* _Problems to solve_:
1) Write out the full Final Fantasy VII Rebirth blog post word for word.
2) Pull out every line of the listing that contains the word "adjacent".

Wednesday, April 10, 2024

Final Fantasy VII Rebirth: Losing the Plot in a Recurring Dream

Spoilers, obviously.

I once had a dream that recurred onto itself. This was not a recurring dream, I've never had this dream a second time. This was a dream that told a story, finished the story, but since I was still asleep, my mind needed programming to fill the time, and it decided to play it over again. The dream's story was simple: a boy and a girl were in a SciFi hover bike race around a swamp. They were rivals who fell in love during the journey. But during a late race turn, the girl was killed trying to impress the boy by overtaking him, going too fast, and crashing into the swamp. The boy lives and wins, but is heartbroken. It is a basic idea but effective - by winning the race, the boy had lost what was most important to him.

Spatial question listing
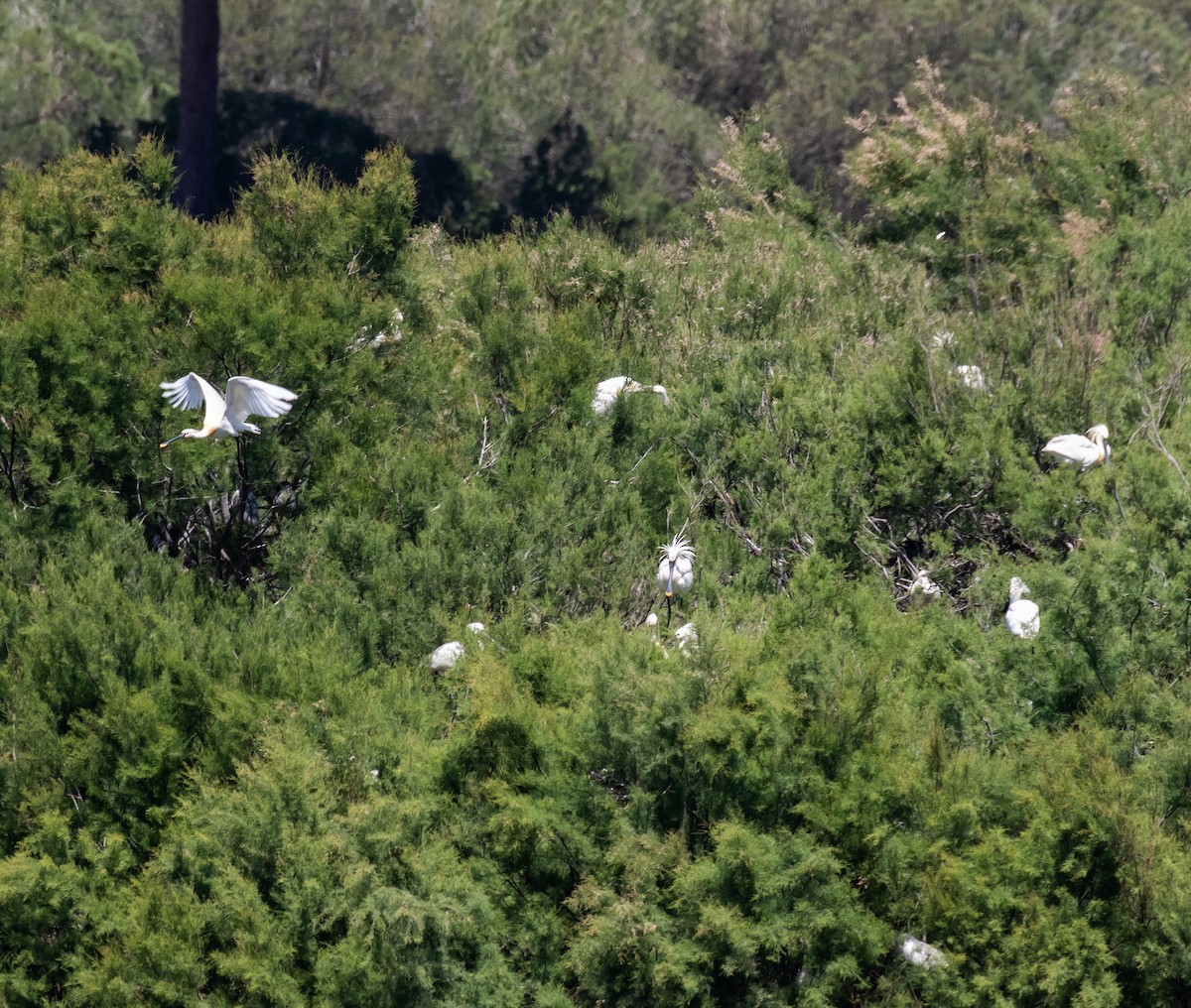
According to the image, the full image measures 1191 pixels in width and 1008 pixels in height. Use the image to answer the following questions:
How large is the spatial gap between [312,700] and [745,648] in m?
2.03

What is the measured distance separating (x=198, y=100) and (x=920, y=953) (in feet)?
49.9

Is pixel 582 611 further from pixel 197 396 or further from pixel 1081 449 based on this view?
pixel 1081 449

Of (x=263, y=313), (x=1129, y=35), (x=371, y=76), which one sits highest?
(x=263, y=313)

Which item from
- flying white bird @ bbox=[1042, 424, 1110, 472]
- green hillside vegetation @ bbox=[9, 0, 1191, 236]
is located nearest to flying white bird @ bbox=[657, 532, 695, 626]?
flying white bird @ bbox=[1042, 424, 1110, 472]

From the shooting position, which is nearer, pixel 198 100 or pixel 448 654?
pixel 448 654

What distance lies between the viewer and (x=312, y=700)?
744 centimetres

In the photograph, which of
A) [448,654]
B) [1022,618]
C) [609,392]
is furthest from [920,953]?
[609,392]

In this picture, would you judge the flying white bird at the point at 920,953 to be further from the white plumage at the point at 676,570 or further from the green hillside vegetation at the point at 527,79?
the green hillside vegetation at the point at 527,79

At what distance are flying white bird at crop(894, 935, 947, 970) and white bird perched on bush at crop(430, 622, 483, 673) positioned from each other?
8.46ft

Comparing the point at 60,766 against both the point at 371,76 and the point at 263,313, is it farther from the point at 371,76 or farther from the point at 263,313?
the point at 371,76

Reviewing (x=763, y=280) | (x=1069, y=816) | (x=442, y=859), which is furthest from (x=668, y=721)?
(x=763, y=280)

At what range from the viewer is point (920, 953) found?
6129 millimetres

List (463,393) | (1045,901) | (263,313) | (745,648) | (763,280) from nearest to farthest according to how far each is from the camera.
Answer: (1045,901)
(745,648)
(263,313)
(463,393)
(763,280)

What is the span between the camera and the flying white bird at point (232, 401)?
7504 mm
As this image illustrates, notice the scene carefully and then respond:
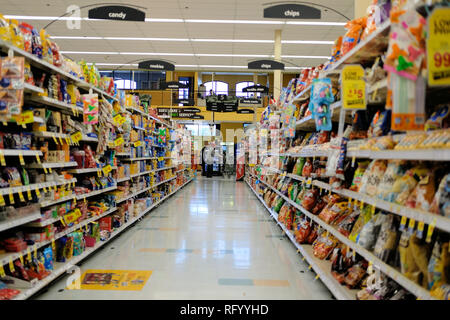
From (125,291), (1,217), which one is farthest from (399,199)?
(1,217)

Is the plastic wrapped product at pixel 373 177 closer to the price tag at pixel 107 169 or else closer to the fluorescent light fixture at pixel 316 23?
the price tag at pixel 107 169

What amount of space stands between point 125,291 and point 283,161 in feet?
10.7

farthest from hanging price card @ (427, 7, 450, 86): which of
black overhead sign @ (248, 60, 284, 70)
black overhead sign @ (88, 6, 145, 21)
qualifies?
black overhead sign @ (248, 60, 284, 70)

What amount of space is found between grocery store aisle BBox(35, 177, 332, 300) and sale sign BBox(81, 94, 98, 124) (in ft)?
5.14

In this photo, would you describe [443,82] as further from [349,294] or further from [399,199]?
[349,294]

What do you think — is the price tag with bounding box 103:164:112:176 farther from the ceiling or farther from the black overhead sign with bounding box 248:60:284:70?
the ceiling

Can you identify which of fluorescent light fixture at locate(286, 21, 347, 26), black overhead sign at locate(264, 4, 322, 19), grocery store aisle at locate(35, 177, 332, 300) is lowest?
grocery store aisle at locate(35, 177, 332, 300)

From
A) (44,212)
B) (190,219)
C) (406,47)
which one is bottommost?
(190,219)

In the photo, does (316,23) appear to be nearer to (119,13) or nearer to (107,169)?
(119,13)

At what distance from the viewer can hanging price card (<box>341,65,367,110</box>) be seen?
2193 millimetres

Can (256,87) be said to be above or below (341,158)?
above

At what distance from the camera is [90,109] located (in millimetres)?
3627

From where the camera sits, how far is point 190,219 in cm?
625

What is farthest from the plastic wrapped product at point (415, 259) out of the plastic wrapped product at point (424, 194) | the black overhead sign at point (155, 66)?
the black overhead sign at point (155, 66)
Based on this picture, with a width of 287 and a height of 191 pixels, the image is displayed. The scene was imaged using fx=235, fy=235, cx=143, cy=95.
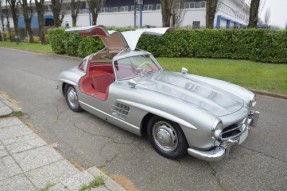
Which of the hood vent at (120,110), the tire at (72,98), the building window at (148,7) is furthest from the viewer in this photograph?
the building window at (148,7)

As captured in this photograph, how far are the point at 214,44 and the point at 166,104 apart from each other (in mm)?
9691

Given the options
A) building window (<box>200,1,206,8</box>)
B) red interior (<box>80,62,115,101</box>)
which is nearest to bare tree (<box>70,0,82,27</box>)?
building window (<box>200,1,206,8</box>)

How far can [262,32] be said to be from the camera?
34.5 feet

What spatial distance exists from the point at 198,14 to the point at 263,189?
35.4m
...
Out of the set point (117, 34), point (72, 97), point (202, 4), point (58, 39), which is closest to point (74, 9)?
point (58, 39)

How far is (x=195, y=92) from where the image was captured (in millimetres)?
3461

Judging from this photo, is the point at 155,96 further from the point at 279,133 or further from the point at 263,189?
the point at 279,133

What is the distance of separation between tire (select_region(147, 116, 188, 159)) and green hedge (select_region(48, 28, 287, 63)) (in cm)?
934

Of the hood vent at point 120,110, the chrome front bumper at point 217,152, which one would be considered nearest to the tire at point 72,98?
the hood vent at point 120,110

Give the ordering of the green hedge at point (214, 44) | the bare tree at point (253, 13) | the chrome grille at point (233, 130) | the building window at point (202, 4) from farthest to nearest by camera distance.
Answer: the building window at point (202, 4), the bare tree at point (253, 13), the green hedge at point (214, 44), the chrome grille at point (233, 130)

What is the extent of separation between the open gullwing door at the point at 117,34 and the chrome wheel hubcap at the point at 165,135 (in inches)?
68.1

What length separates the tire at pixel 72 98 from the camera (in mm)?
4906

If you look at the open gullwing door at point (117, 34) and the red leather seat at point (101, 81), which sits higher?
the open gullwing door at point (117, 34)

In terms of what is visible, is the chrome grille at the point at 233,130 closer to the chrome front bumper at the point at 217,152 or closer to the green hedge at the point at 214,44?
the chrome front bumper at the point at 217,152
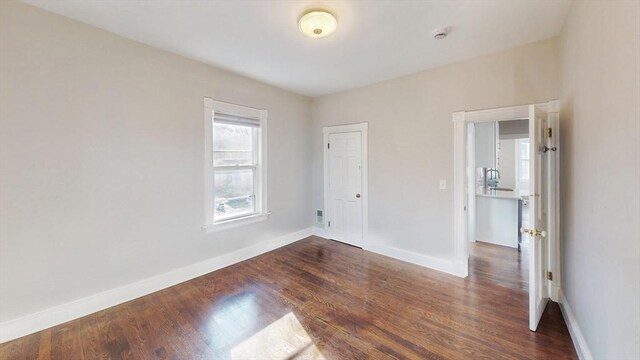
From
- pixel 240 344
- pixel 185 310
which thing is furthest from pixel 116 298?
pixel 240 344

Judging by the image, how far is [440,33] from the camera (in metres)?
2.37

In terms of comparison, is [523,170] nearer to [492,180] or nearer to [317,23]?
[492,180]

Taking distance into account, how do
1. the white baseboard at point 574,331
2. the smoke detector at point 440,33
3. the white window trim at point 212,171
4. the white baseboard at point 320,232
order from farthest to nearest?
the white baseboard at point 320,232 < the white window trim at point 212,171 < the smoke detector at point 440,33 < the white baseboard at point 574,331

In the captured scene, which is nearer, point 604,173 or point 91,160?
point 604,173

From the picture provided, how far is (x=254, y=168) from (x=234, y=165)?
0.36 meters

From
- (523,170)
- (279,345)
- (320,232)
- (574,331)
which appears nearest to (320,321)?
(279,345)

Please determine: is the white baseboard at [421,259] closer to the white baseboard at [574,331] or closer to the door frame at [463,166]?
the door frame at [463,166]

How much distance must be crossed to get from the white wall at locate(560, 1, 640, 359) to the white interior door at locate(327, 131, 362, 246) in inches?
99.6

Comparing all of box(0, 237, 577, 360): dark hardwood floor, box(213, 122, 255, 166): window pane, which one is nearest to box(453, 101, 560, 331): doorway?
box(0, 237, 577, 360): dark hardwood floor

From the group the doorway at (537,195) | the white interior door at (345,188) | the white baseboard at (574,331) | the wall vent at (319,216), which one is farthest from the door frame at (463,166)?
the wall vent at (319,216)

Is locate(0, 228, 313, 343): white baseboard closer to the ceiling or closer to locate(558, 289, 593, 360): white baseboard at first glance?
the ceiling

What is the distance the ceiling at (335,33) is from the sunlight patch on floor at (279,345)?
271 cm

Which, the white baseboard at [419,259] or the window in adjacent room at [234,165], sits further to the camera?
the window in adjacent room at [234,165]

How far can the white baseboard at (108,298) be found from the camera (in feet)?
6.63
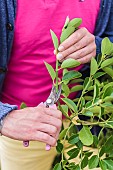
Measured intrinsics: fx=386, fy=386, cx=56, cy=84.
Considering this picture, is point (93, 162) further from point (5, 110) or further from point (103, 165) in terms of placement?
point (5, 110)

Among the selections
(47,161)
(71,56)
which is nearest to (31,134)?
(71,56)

* _Expected outputs_:
1)
Wednesday, April 10, 2024

Final Fantasy VII Rebirth: Losing the Plot in a Recurring Dream

Spoilers, obviously.

I once had a dream that recurred onto itself. This was not a recurring dream, I've never had this dream a second time. This was a dream that told a story, finished the story, but since I was still asleep, my mind needed programming to fill the time, and it decided to play it over again. The dream's story was simple: a boy and a girl were in a SciFi hover bike race around a swamp. They were rivals who fell in love during the journey. But during a late race turn, the girl was killed trying to impress the boy by overtaking him, going too fast, and crashing into the swamp. The boy lives and wins, but is heartbroken. It is a basic idea but effective - by winning the race, the boy had lost what was most important to him.

2)
Which, the white baseboard at [419,259] or the window in adjacent room at [234,165], sits further to the camera?
the window in adjacent room at [234,165]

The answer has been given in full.